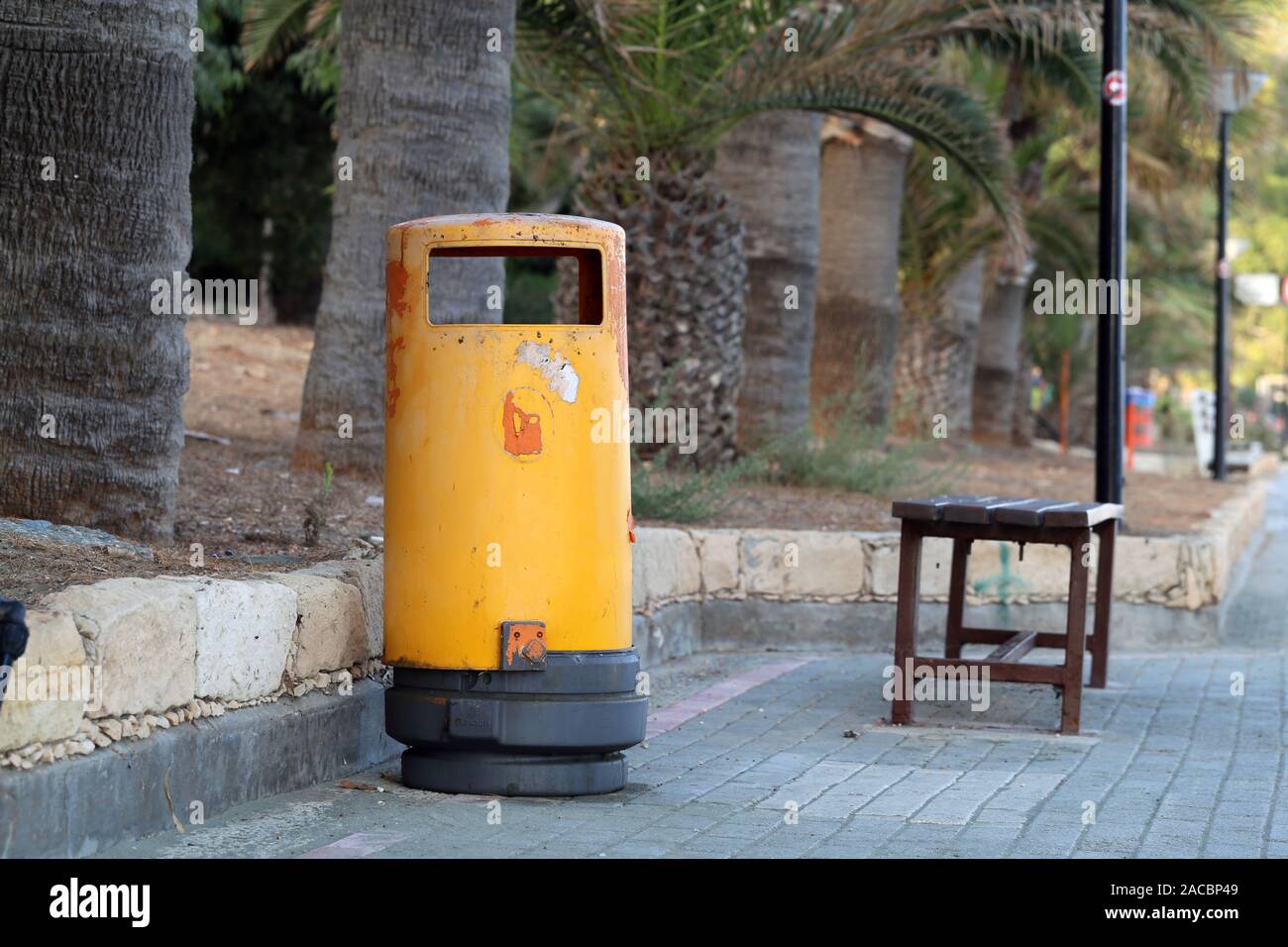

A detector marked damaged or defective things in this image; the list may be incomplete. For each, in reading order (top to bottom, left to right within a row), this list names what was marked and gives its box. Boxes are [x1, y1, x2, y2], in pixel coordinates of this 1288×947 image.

peeling paint [523, 339, 583, 402]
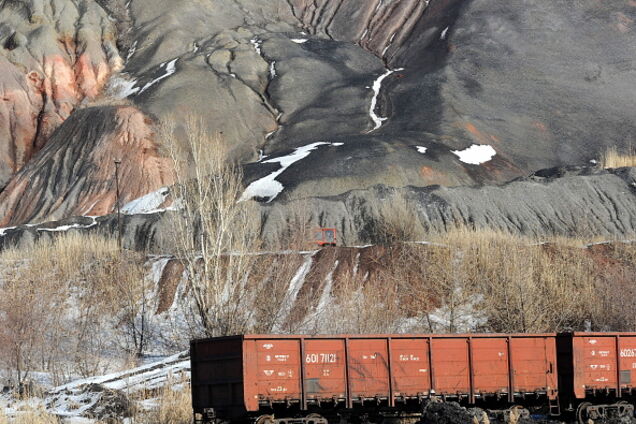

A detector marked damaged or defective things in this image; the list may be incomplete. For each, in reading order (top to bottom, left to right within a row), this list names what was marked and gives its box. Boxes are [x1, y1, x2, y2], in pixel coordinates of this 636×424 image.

rusty railcar side [193, 334, 556, 420]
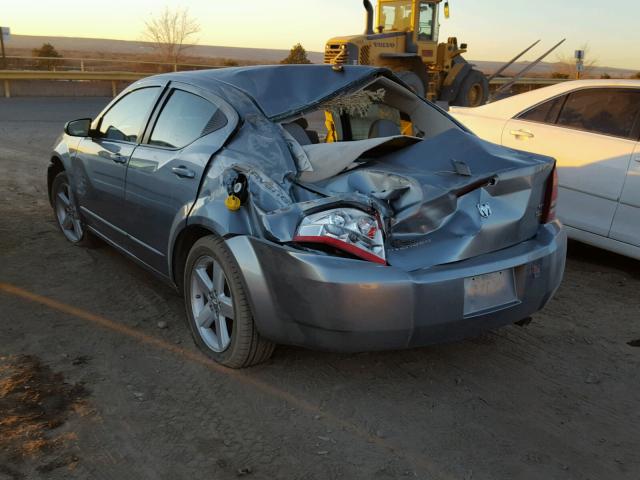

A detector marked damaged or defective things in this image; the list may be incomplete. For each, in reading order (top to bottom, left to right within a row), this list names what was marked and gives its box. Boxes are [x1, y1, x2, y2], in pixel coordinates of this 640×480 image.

damaged gray sedan [48, 65, 564, 368]
broken taillight [294, 208, 388, 264]
crumpled rear bumper [228, 222, 568, 352]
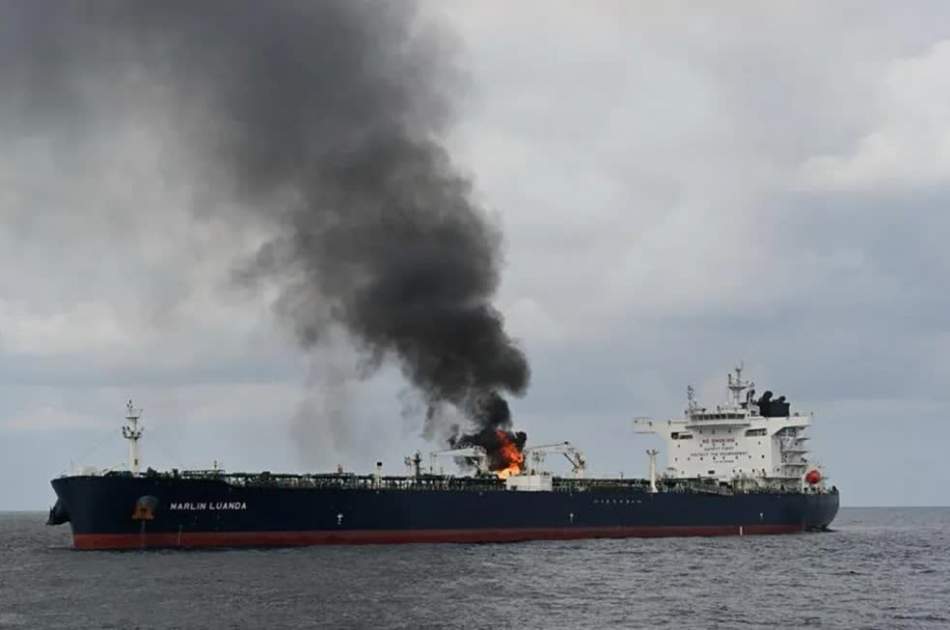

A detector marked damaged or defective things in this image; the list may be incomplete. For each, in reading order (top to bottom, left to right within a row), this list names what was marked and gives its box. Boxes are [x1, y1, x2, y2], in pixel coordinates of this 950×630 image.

explosion damage [1, 2, 528, 472]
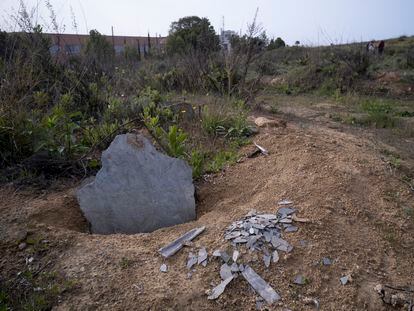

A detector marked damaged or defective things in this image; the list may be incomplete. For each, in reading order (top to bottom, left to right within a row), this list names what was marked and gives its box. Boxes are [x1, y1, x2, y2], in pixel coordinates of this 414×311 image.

broken slate fragment [158, 227, 205, 258]
broken slate fragment [206, 276, 233, 302]
broken slate fragment [241, 266, 280, 304]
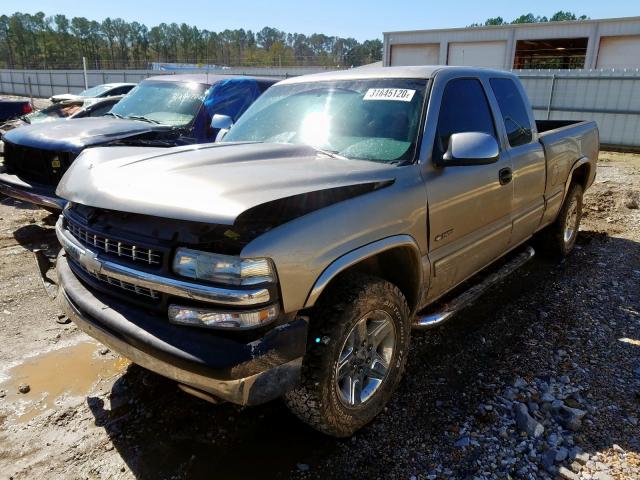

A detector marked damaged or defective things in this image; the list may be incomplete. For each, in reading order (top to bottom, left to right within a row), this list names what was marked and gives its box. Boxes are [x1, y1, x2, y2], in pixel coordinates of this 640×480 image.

damaged car hood [1, 117, 175, 153]
damaged front bumper [0, 172, 65, 211]
damaged car hood [57, 142, 398, 225]
damaged front bumper [57, 253, 310, 406]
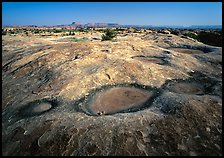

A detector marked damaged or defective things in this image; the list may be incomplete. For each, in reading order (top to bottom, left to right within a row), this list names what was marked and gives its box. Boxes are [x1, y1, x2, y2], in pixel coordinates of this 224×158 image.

pothole [19, 98, 59, 116]
empty pothole [19, 98, 59, 116]
pothole [74, 84, 160, 116]
empty pothole [74, 84, 160, 116]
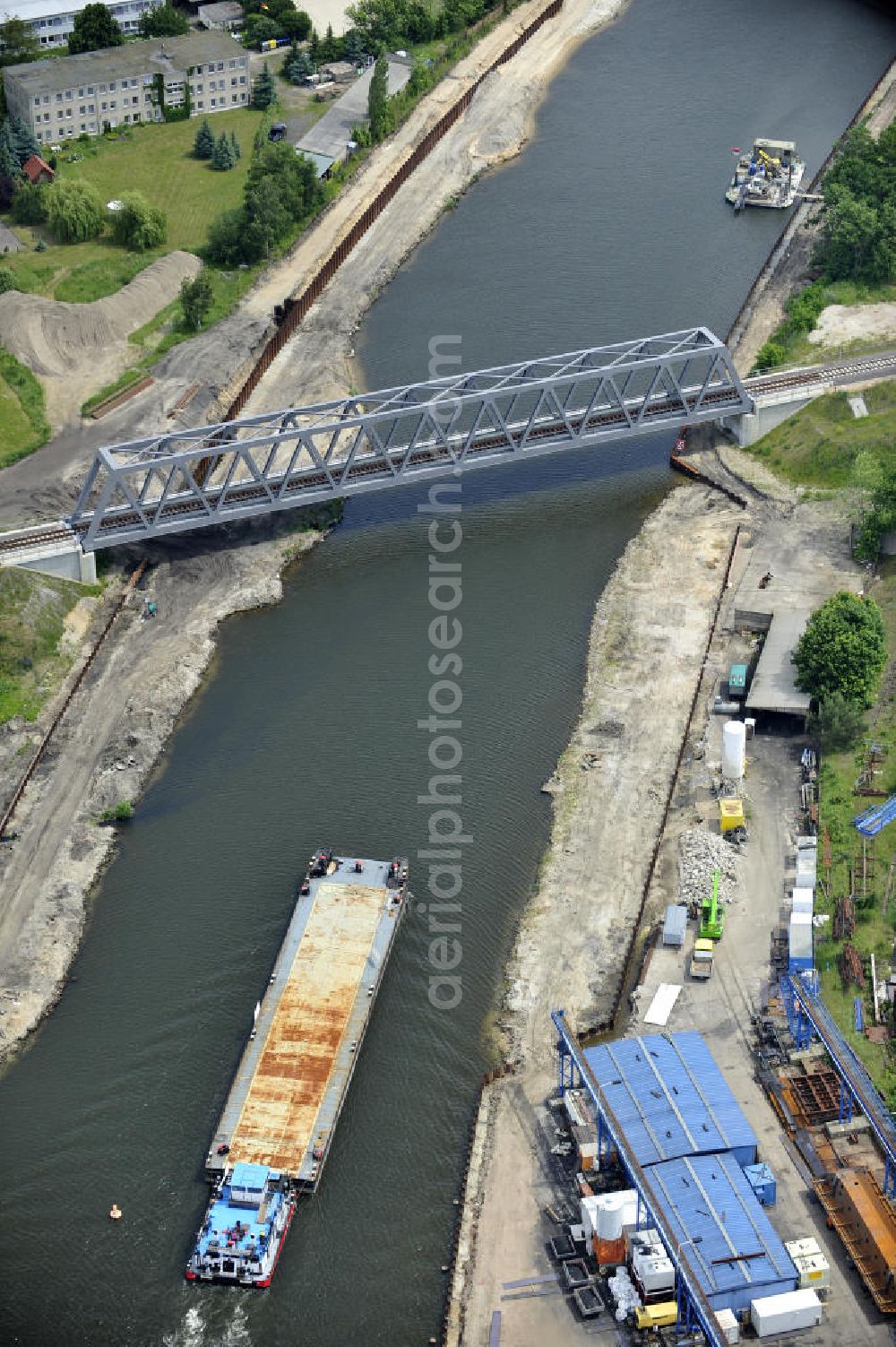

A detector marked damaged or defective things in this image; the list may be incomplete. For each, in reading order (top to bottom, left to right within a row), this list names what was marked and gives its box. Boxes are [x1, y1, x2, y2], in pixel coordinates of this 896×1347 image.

rusty barge deck [206, 851, 404, 1190]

_TASK DETAILS_. Reproduce the data word for word; no pictures.

_RESPONSE_.
A detector marked damaged or defective things in this image; the list may be incomplete. For each, in reading order (top to bottom, left to right within a row), this list names what was marked and gives its box. Boxes are [x1, y1, x2, y2], in pixel coordinates of this 1288×947 image.

peeling paint [523, 339, 583, 402]

A detector marked damaged or defective things in this image; the list may be incomplete. For each, in reading order (top to bottom, left to right within a row), this list names what was marked and gives its box. Boxes are [x1, y1, x2, y2], in pixel coordinates of this 636×424 image.

rusty railcar side [193, 334, 556, 420]

A detector marked damaged or defective things in this image; the list may be incomplete. For each, in reading order (top to bottom, left to right within a row), this list names what was marked and gives its box. Boxes are [x1, y1, x2, y2], in pixel coordinates of this 640×480 image.

damaged gray sedan [48, 65, 564, 368]
broken taillight [294, 208, 388, 264]
crumpled rear bumper [228, 222, 568, 352]

A detector marked damaged or defective things in this image; the list may be incomplete. For each, in reading order (top to bottom, left to right within a row), this list names what was marked and gives its box. Boxes are [x1, y1, x2, y2], in pixel coordinates of this 950×630 image.

explosion damage [1, 2, 528, 472]

A detector marked damaged or defective things in this image; the list may be incomplete. For each, in reading order (top to bottom, left to right within a row), this list names what was marked and gives its box. Boxes are [x1, y1, x2, y2], in pixel coordinates of this 414×311 image.

broken slate fragment [158, 227, 205, 258]
broken slate fragment [206, 276, 233, 302]
broken slate fragment [241, 266, 280, 304]

A detector marked damaged or defective things in this image; the list may be incomplete. For each, in reading order (top to bottom, left to right within a row), this list names what was marked and gives its box. Boxes are [x1, y1, x2, y2], in pixel coordinates of this 640×480 image.

damaged car hood [1, 117, 175, 153]
damaged front bumper [0, 172, 65, 211]
damaged car hood [57, 142, 398, 225]
damaged front bumper [57, 253, 310, 406]

A detector marked damaged or defective things in this image; the list may be incomplete. For each, in reading order (top to bottom, left to right within a row), this list names what was marked and gives its box. Boxes are [x1, y1, x2, y2], in pixel coordinates of this 224×158 image.

pothole [19, 98, 59, 116]
empty pothole [19, 98, 59, 116]
pothole [74, 84, 160, 116]
empty pothole [74, 84, 160, 116]

A detector marked damaged or defective things in this image; the list may be incomplete. For each, in reading order (top to bottom, left to right within a row), this list names what was marked and gives its box. Boxes are [x1, y1, x2, y2], in pixel coordinates of this 896×1347 image.

rusty barge deck [206, 851, 404, 1190]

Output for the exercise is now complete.